Colombia contribuye al desarrollo de la filosofía política consolidando la figura del Antipresidente. No se trata de un simple mal gobernante sino de alguien que traiciona el espíritu de la Constitución que juró respetar. Usa el poder y símbolos democráticos para degradarlos desde dentro; no gobierna, degrada; no une, divide; no inspira, odia; no defiende el Estado y la separación de poderes sino que busca someterlos a su voluntad personal, demoliendo el principio y conveniencia de tal separación.

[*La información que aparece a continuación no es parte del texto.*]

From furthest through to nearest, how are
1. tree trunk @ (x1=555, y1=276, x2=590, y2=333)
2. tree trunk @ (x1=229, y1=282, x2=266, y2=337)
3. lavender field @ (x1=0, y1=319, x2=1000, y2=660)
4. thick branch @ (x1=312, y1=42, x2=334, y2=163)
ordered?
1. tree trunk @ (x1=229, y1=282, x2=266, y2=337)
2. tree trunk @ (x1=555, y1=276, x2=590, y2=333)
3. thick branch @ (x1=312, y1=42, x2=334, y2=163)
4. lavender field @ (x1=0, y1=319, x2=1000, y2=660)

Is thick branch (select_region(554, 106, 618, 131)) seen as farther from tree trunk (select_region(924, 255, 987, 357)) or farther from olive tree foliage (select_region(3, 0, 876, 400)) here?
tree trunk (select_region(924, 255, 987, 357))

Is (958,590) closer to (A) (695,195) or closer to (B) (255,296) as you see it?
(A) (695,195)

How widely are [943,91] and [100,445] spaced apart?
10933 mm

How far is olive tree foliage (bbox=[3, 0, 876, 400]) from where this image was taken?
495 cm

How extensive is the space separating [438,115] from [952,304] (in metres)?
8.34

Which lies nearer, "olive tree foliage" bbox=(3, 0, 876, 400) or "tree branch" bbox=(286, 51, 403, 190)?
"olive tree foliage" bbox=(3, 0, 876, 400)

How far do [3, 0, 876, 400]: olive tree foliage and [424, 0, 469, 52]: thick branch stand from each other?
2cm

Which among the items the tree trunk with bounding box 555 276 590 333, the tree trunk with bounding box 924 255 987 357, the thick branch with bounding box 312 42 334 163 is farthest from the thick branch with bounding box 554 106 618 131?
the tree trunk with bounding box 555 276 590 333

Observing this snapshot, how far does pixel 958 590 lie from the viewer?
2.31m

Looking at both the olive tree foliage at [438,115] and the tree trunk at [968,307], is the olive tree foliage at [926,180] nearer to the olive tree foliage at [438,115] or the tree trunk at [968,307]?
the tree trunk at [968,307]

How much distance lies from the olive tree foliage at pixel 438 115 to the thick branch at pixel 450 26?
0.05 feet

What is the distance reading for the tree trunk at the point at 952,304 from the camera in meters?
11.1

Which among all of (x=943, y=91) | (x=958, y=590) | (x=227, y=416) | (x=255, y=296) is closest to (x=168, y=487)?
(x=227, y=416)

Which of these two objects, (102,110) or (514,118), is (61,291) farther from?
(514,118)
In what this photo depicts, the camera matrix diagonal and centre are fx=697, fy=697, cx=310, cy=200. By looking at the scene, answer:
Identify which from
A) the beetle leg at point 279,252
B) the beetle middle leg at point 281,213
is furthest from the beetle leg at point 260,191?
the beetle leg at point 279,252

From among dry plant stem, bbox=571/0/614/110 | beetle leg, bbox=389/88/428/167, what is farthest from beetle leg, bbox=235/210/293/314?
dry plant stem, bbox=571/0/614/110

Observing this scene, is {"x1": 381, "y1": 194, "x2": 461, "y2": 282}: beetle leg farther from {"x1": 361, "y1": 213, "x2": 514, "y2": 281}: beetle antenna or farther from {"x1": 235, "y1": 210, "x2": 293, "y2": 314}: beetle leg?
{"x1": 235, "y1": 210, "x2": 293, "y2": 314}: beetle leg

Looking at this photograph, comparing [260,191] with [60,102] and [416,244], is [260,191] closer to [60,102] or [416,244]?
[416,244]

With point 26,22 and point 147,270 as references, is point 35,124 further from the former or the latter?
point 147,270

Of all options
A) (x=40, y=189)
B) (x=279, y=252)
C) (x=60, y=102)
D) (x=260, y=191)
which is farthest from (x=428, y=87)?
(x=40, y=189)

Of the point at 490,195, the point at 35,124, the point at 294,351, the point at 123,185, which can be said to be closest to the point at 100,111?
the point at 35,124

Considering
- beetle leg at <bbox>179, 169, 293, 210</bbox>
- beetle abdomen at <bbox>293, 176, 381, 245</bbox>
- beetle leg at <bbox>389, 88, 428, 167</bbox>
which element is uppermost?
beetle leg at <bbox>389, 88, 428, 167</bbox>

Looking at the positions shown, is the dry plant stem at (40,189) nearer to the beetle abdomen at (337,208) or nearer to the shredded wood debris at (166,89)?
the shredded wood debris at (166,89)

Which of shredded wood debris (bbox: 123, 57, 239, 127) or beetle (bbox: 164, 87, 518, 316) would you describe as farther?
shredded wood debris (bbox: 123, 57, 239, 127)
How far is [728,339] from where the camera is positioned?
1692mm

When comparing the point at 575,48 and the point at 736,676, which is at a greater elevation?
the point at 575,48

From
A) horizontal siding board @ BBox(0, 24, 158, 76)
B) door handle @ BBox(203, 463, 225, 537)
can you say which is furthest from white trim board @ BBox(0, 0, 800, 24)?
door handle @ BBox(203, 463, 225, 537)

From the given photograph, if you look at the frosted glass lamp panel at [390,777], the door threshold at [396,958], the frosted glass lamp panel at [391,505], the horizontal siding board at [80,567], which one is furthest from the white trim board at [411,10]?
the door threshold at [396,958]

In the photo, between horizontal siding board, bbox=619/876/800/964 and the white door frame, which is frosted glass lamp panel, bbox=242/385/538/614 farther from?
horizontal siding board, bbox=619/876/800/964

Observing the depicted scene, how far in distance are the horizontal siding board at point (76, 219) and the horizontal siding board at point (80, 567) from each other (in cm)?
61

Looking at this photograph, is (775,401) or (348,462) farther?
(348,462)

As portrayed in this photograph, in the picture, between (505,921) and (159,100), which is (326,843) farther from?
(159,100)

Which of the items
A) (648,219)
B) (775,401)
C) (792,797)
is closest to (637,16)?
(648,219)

El actual presidente llegó al poder en medio de serios cuestionamientos sobre posibles violaciones de fechas de apertura de campaña y financiación de ella. Desde entonces se tejieron graves dudas con el llamado Pacto de La Picota, en el que se habrían ofrecido beneficios a delincuentes condenados a cambio de su respaldo político.
En el ejercicio del poder su conducta ha sido sistemáticamente corrosiva. Destaca por conformar equipo de gobierno y promover alianzas con personas mediocres, varias investigadas y algunas con antecedentes judiciales. La corrupción ha florecido con escándalos por miles de millones, tocando instituciones clave. Es más, desde el propio Ejecutivo se promovió la compra de altos dignatarios del Congreso a cambio de apoyo para sacar adelante sus proyectos; hoy varios de los implicados enfrentan investigaciones de la Fiscalía, otros están pendientes de ser llamados y alguno más se refugió en el exterior.
No se limita a corromper, también busca deslegitimar las otras ramas del Estado. Repetidamente ha insultado congresistas, calificándolos de HPs y llegado hasta decir, en el cabildo abierto de Barranquilla, que “el pueblo va a borrar esos congresistas de la historia de Colombia”. Ataca las altas cortes cuando estas ejercen su deber de control constitucional; ha emitido decretos sin el debido cumplimiento de requisitos constitucionales para su validez, pretendiendo, ahora, la convocatoria de una Asamblea Nacional Popular, figura inexistente en nuestro orden jurídico.
Recientemente en Medellín subió a su tarima política cabecillas criminales sacados de la cárcel y desde allí denigró del alcalde y gobernador. No fue un hecho aislado, sino la expresión cruda de una lógica perversa en la cual todo lo suyo vale, utilizando el poder como espectáculo degradante y no con la responsabilidad y majestad institucional a la que está obligado.
El Antipresidente no rompe la democracia en un golpe, sino que la va desgastando. Su discurso de odio, retórica de barricada, desdén por la legalidad e irrespeto a los poderes no son deslices sino parte de una estrategia de imponer su voluntad por encima de las reglas, procedimientos y símbolos comunes de la República.
La democracia exige bastante más que votos, requiere límites, decoro y sentido de Estado. Cuando estos se pierden, lo que queda es la impostura del poder y el vaciamiento de su sentido y legitimidad. Eso, en esencia, es un Antipresidente.